Cellarhole on the Common. Not Tavern on the Green, but a lovely spot for a picnic. |
After our picnic, we drove around on the dirt roads that lace through the woods, and decided to go up to The Stone Place. It is the site of a former farm, now completely wooded over, in the Green Mountain National Forest.
Griffith Brook, running very low. |
The road turns uphill, away from the brook, and toward a stand of young trees growing in a large area that was clear-cut about twenty years ago. It is here that we found the graveyard. Of course we knew it was there, but it is always a little strange to come across a graveyard so far away from habitation.
The Stone Family Cemetery |
We decided to keep going up the hill, following the old road up the side of the mountain. We scuffed through sedgy grass, and stopped to admire the beautiful, rare bottle gentian that grew there. We found a hop-vine climbing a spindly cherry tree, and explored the remains of an old orchard, where gnarled, twisted apple trees dropped their fruit for the benefit of the wildlife. The ground beneath the treees had been cleared; we assume it is the work of the Forest Service, creating good browsing places for the deer.
"Want to keep going?" Ber asked after we had left the orchard, and stood in the road, looking uphill and down.
"Hmm..." I looked up the hill, along the path we had not let trod, and down the hill, the way we had come. My knee ached, and I knew the ball game would start soon. "Let's go up a little farther."
We climbed the hill, and the path soon went under the trees, in a place that had not been cut-over in many decades. The woods were dense here, still and quiet and sweet.
The Doorstep |
Bricks from the Chimney |
We found bricks, which some previous explorer had pulled from the debris and left piled on a wall. They were weathered, and green with moss, but we could not help thinking of the chimney that must have stood there, long ago.
In poking around the corner of the house foundation, I found a bit of metal protruding from under a rock, and pulled it out. It was a horseshoe, heavily encased in rust. Ber and I passed it back and forth, and then I tucked it back into its hidey-hole, knowing that if I left it in sight, someone would take it away, and somehow, we didn't think it ought to leave this place.
The Cistern, and the Ash Tree that Split It |
"The well can't be far from here," Ber said. "They wouldn't have piped water very far." Within minutes she had found the well, too.
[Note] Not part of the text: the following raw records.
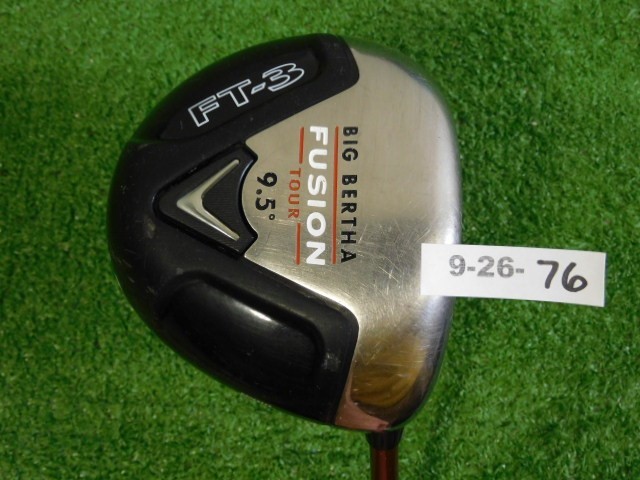 Callaway Fusion FT-3 Tour Draw 9.5* Driver Aldila NVS 65 Stiff Graphite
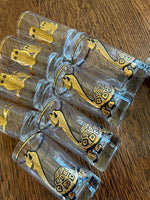 Culver "Turtle" and "Owl" Highball Glasses (in their original box)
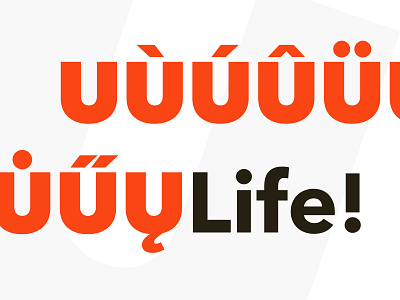 ULife brand branding design logo typography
It was very near the house foundation, almost built into the cellar wall. It was hooded over with a couple of slabs of rock, to keep unwary people and animals from falling in, but there was enough of a gap to peer in, and see the circular stone wall of the well descending into the earth.
The Well |
Ber peered in, as much as she could. "I can't see any," she said, "But it's been such a dry year..."
Inside the Well |
I couldn't see any better than she could, so opened the flash on my camera and stuck my hand in the hole, and snapped a few pictures. Sure enough, beyond the litter of leaves and spiderwebs, there was the glint of water. Whoever had sited that well had chosen a good place.
It was beautiful there - serene and fragrant with the scents of ferns and earth. The woods were almost silent, but for the quiet trickle of a vireo's song. We stood and looked at the traces of the buildings that were just visible - stone walls, slowly disappearing beneath leaf-mold, delineating the footprints of the house and barn, and the outlines of the paddocks and meadows. We looked at the apple trees - no doubt the descendants of the Stones' original trees - and knew that if we looked, we could probably find roses and lilac bushes, and wondered if there were still daffodils that bloomed early in the spring.
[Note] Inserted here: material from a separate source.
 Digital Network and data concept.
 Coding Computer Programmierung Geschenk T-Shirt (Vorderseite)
"They did so much work," I said. "Think of all the work it took to clear the land by hand, and root out the stumps, and build the walls, and the buildings... and now it's all gone."
Ber climbing out of the barn cellarhole; house foundation to the right |
Ber looked off toward the valley. "They must have had a fantastic view."
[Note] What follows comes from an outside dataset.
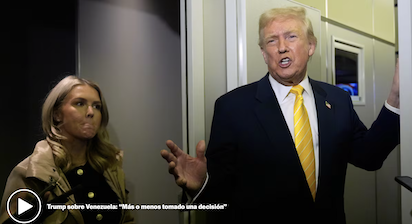 TRUMP YA SABE LO QUE VA A HACER CON MADURO…PERDÓN, CON VENEZUELA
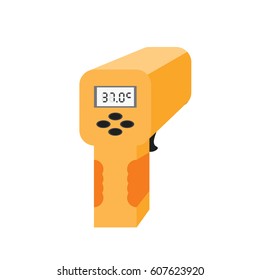 meter temperature electronic of vector.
Indeed - with the spread of the valley below, and the rumpled mountains crowned in the distance by the rounded bulk of Stratton Mt. The view was, of course, blocked now by the dense growth of trees. "I wonder if they had time to look at it," I said.
The farm was abandoned sometime in the late 19th or early 20th century. Bricks, window glass and roof slates were probably salvaged or scavenged; meadows went rank with goldenrod, then hardhack, scrubby trees and then encroaching forest. The orchards no longer provided apples for cider and vinegar, but food for deer and bears. The hop vines went untrained and unpruned; their descendants still tangle the trees beside the road. Dad says he remembers going up there when he was a little kid in the 1920s and '30s, and seeing the derelict remains of the house slowly decaying into the ground, before the Forest Service and the CCCs went in and knocked it down and took away the debris.
We left it, left the cellarholes and stone walls and broken cistern to the silence of the woods, where the July evening sunlight was angling through the trees. We walked out past the apple trees, dropping fat yellow apples on the ground, past the hop-vines, past the cemetery where no one places flowers, but where the blue bottle gentian grows wild. Down the long hill, over the bouncy plank bridge, out on the narrow ribbon of road toward the sounds and sights of people.